Digital teachers
There’s a study conducted on almost 90,000 Facebook users who voluntarily completed detailed personality questionnaire. This was used to establish volunteers’ personality traits. Then personality prediction ability was compared between Facebook algorithm and volunteers’ social circles. Facebook algorithm is a better judge of human personalities and dispositions even than people’s friends, parents and spouse. The algorithm needed a set of only ten Likes in order to outperform the predictions of work colleagues. It needed 70 Likes to outperform friends, 150 Likes to outperform family members and 300 Likes to outperform spouses. In other words, if you happen to have clicked 300 Likes on your Facebook account, the Facebook algorithm can predict your opinions and desires better than your husband or wife. If Facebook, Google and the like know so much about us, what we like, what we are interested in and whether we will be triggered by certain stories and can manipulate our desire (to a degree), then can it be put to good use? For example, creating an e-learning lesson that tailored to a particular person interests or psychological bent. This would truly be a personalised education, would it not?
As it happens there’s a company that is doing something similar in principles. Mindojo is developing interactive algorithms that not only teach students maths, physics and history, but also simultaneously study them and get to know exactly who they are. Digital teachers will closely monitor every answer student give, and how long it took them to give it. Over time, they will discern students’ unique weaknesses and strengths. They will identify what gets students excited, and what makes students’ eyelids droop. They could teach students thermodynamics or geometry in a way that suits their personality type, even if that particular way doesn’t suit 99% of the other pupils. And these digital teachers will never lose their patience, never shout, and never go on strike. Content development will take a long time and will be more complicated because it requires content to be non-linear. Once it is done, though, teaching and learning will be more automated and will be able to scale (i.e. can handle growing number of students in a capable and cost-effective manner). Cost of content delivery will be small or next to nothing even though the number of students increase. Human teachers will spend less time delivering content, but more time developing it, less time interacting with general students, but more time with at-risk students. Overall cost of education may reduce, while quality may improve.
Some may argue that computer program can never replace human touch. To me, the issue is not about replacing, it’s more supplementing. In education, it’s well established by Bloom back in 1985 that individual tutoring is remarkably more effective (by two standard deviation) than sitting in a large lecture theatre listening to one-size-fit all lectures as we are currently doing all over the world. Country-wide implementation of individual tutoring is, of course, financially prohibitive hence the current dilemma (i.e. cost vs quality of education). For a group of students in conventional classes who couldn’t quite catch up with the pace of the class may easily fall through the cracks. This is the group where digital teacher may be most beneficial as it can tailor the lesson for individual student.
As for human touch, there’s a company that specialises in this area. Mattersight corporation has the following advert: ‘Have you ever spoken with someone and felt as though you just clicked? The magical feeling you get is the result of a personality connection. Mattersight creates that feeling every day, in call centers around the world.’ Mattersight algorithm listens to your request, analyses the words you have chosen and your tone of voice, and deduces not only your present emotional state but also your personality type – whether you are introverted, extroverted, rebellious or dependent. Based on this information, the algorithm links you to the representative that best matches your mood and personality. The algorithm knows whether you need an empathetic person to patiently listen to your complaints, or you prefer a no-nonsense rational type who will give you the quickest technical solution. A good match means both happier customers and less time and money wasted by the customer-services department.

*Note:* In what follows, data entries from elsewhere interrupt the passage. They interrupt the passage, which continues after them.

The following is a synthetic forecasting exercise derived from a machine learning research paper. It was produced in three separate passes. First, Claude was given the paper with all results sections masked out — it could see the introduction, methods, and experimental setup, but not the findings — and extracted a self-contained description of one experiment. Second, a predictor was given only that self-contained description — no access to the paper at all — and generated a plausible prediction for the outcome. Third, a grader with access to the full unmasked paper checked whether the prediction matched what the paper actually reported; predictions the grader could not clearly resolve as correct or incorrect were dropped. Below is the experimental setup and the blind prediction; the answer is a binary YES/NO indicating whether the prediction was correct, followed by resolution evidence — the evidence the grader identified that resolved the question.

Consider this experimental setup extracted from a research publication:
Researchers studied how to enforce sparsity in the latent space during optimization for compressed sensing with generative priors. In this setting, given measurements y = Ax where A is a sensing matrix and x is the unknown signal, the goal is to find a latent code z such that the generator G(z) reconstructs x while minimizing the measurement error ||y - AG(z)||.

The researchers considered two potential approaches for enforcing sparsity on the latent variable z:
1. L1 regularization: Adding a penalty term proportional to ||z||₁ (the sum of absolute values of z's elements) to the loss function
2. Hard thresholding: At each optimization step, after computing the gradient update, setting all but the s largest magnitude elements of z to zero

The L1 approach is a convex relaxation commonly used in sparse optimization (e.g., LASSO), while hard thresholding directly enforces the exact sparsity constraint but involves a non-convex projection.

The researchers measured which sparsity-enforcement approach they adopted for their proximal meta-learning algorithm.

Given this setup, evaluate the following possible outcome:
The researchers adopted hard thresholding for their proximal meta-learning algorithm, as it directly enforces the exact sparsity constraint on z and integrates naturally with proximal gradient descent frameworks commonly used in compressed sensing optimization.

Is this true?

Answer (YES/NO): YES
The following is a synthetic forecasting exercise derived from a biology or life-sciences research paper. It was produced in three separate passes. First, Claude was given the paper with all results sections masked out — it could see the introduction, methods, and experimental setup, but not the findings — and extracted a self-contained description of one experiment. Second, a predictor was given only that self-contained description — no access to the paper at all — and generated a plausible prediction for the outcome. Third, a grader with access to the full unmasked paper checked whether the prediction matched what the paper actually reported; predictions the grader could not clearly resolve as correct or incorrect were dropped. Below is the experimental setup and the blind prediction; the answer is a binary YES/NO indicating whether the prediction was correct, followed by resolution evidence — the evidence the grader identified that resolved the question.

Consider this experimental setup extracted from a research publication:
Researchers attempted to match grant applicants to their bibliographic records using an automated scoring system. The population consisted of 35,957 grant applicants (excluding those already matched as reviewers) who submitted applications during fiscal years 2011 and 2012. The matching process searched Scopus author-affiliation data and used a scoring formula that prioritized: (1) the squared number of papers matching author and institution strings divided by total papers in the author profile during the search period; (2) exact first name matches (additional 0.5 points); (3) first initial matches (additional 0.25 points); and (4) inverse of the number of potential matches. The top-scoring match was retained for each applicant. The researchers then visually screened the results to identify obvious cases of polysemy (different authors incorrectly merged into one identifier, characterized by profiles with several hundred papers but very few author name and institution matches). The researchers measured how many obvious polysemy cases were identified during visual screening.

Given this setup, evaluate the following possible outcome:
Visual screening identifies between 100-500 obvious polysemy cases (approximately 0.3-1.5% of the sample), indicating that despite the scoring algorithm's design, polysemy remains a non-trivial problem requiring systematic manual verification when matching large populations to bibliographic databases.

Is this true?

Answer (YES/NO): NO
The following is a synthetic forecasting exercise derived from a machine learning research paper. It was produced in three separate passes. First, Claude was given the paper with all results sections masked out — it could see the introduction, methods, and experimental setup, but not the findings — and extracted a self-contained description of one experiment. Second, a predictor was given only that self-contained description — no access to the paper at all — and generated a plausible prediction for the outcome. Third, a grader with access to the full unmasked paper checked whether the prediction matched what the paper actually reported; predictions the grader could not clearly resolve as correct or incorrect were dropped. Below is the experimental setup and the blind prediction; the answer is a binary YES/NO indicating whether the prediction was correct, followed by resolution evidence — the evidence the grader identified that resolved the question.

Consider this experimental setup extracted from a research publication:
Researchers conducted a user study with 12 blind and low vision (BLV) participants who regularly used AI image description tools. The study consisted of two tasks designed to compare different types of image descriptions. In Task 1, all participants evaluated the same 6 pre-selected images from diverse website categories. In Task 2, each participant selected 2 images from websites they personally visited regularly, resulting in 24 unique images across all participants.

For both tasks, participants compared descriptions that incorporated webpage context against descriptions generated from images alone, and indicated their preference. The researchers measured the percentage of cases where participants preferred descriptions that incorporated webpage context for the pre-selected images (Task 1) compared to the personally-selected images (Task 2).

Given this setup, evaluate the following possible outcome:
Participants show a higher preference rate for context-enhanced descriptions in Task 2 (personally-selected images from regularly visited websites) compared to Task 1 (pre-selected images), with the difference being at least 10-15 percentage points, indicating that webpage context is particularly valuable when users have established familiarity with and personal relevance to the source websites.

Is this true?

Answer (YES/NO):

Perhaps Mattersight algorithm can be incorporated in Mindojo’s product so automated teaching/learning will be more well-rounded and will respond to students in a more emotionally appropriate manner. Other than responding appropriately to choice of words or tone of voice, computer is getting better at interpreting human facial expression too. If all these little pieces of technological advancements fall into place and fit well together, future of education is very exciting.